“When we consider wind power, the aim is to catch as much wind as possible, and bigger sails catch more wind. The first Rotor Sails we looked at from Norsepower where much smaller, similar to previous installations on other vessels. After analysis, we asked Norsepower how big they could make their sails.
Due to transportation from the factory to the shipyard, the largest sail they can produce is 35 metres long and 5 metres wide. The two Rotor Sails for SC Connector will be the largest Norsepower has delivered to date,” Hvide continues.
Sailing service speed
In transit, the main combustion engine onboard SC Connector delivers all the power required for the propeller and ship systems. From calculations, we know that SC Connector’s propeller produces approximately 367 kN of thrust at 13.7 knots. As the wind speed increases, more thrust is generated by the rotor sail, relieving the main engine.

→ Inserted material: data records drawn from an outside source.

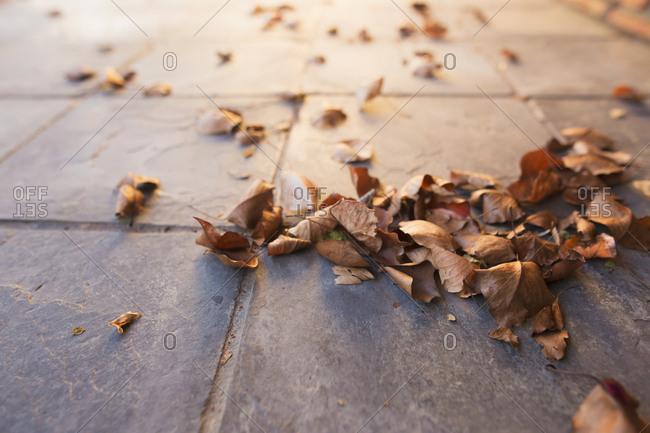 Dead leaves on tile outside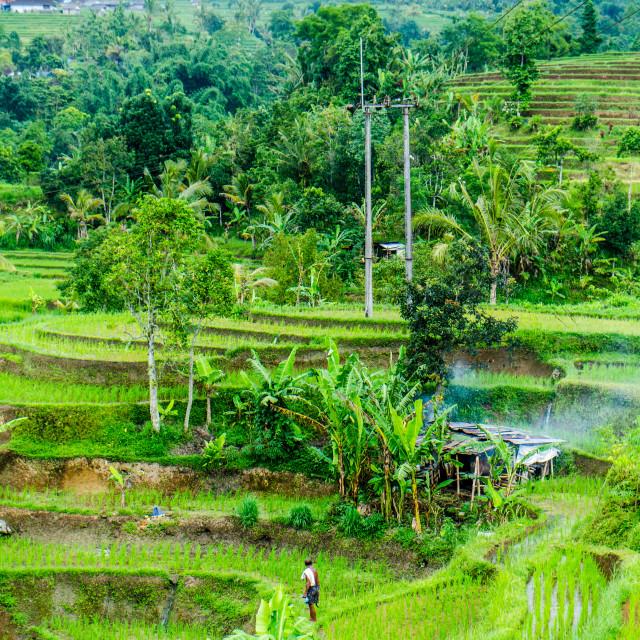 """Rice Terrace"" stock image"
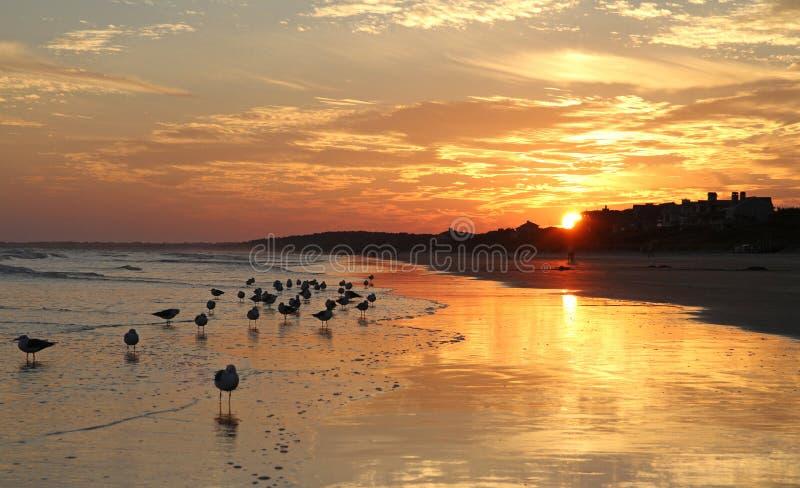 Заход солнца с облаками и океаном стоковая фотография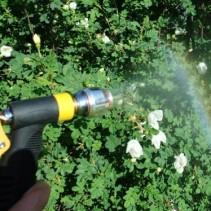 Gießwasser für Balkon und Garten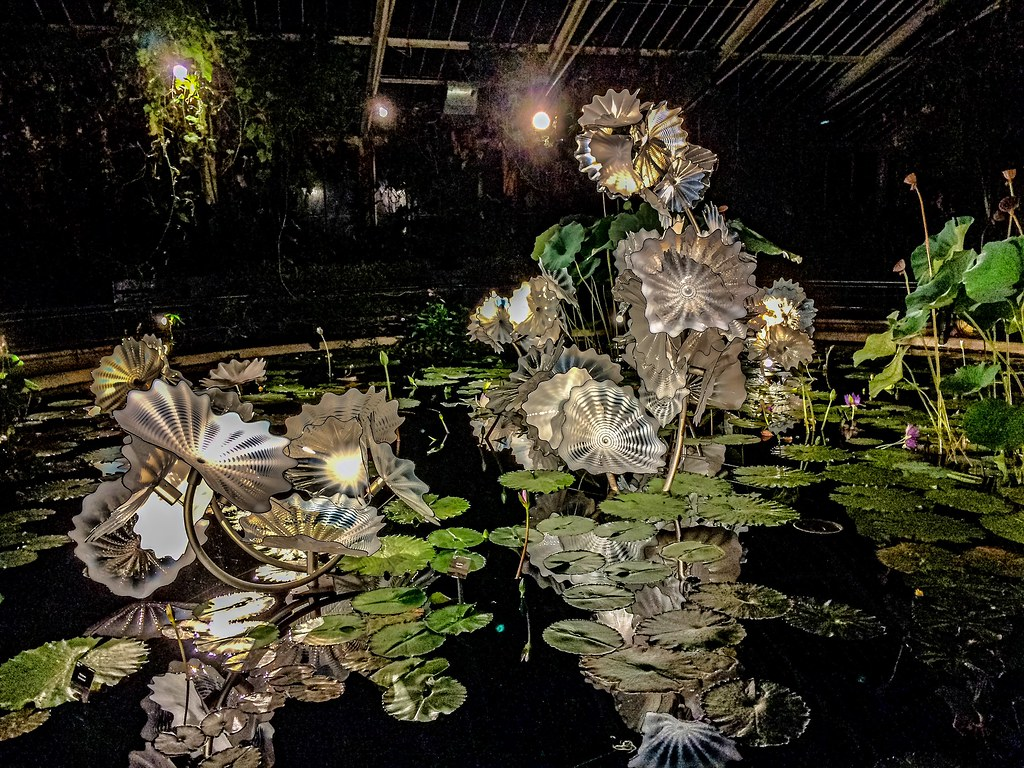 Dale Chihuly's Etheral White Persian Pond Too hot & steamy for the DSLR in the Waterlilly house.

However, you cannot count on perfect wind conditions every time you cross the sea. SC Connector operates in the North Sea, which has some of the most favourable wind conditions in the world. With no wind, there will be no contribution from the sails. In stormy conditions, however, the vessel will need no other propulsion power. Similarly, with head winds there will be no contribution from the sails, while side winds will give maximum utilisation. With gale-force winds and a favourable heading, the vessel will maintain service speed on sails alone.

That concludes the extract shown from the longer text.